Isaac, you’re an ass. The choice you’d leave women with is to be disrespected by a pack of badly-behaved politicians (bosses, etc.), so they can work harder for less money, and sit home at night eating virtue for supper. There are enough miserable women out there who can go head-to-head with these guys. I say let them go work on our behalf.
So? Why didn’t you encourage women to do like me, and write in Hillary, whether or not we thought she’d have made a good president?
I used to work for my US Congressman, and one thing I learned at that job was how politicians fear and loathe the vote. The only reason that no political party takes women seriously is that we do not force them to. If we said, in any kind of numbers: "OK, chumps: Until you show respect, screw you, I’m voting for [random person who does respect women and the work we do, paid and unpaid]", they’d be falling all over themselves to find out what women actually do, and pay respect. The pay-parity bills would come fast and furious. So would a lot of other measures that acknowledge the tremendous amount of unpaid work we do.  Â
We certainly have the numbers to do it. The Reagan Democrats managed it with, what, a few hundred thousand? And look how careful every single Democrat is now, 30 years on, to go bowling and do the shots-and-beer working-class thing. I don’t know that they have any idea what it’s about, but they know they ought to fear those Reagan Dems. Â
One more case of women refusing to take the power they can get. I’m not surprised by it anymore.
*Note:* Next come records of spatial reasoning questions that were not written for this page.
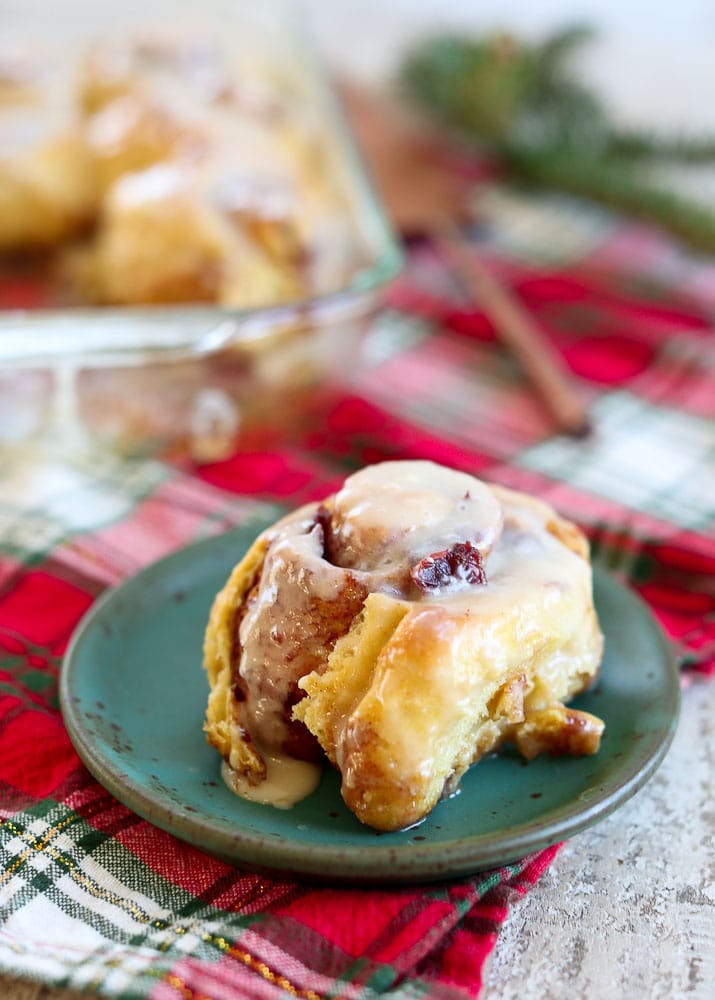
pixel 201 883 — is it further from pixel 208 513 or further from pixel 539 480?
pixel 539 480

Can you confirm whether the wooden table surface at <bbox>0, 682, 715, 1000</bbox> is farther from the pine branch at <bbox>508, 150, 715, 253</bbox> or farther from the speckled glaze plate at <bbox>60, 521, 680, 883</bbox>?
the pine branch at <bbox>508, 150, 715, 253</bbox>

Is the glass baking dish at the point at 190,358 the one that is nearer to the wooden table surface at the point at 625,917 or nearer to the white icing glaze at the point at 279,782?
the white icing glaze at the point at 279,782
Well, some of them will, at any rate.
Ms Chesler’s article is tone-deaf to the most glaringly obvious criticism of female obsessions with "power" as such, and this paragraph sums it up brilliantly:
"In short, female CEOs make about 85% of "male total actual pay." Interestingly, on paper, the women start out with slightly higher base salaries but "add in cash bonuses, perks and stock compensation–the goodies that really get CEO pay skyrocketing– and the differential is clear. The gap is the widest for female CEOs of the largest companies, who make less than two thirds of their male counterparts."
Has it not occurred to Ms Chesler that the grossly overcompensated CEOs of American companies are seen as an ethical failure and a political liability? How does she reconcile these figures with the golden parachutes for all the CEOs who wrecked their companies with greedy and short-sighted leadership, to say nothing of all the lay-offs they incurred? The spike in compensation ratios of CEOs to workers of greater than 400 to 1? Does Ms Chesler have the presence of mind to complain about unequal compensation in the same raw terms that these common observations I mention should help to contextualize and clarify, once considering them?
The more that women demand respect and power by emulating the worst and most dysfunctional characteristics that some male leadership styles typify, the more they will be undeserving of it – or at least deserving of the bad name that many male "leaders" have given themselves. Barack Obama won and will likely be a quite successful president because he embodied a new and better leadership style. So will the first female president. Unfortunately, her predecessors will likely just continue to be a series of female Jesse Jacksons and Al Sharptons – to the detriment of everyone.
Great to open the discussion on the gender gap again. It’s a difficult battle for women to be on top, enduring the criticism for appropriating traditionally male traits. America is behind much of the world when it comes to females in leadership.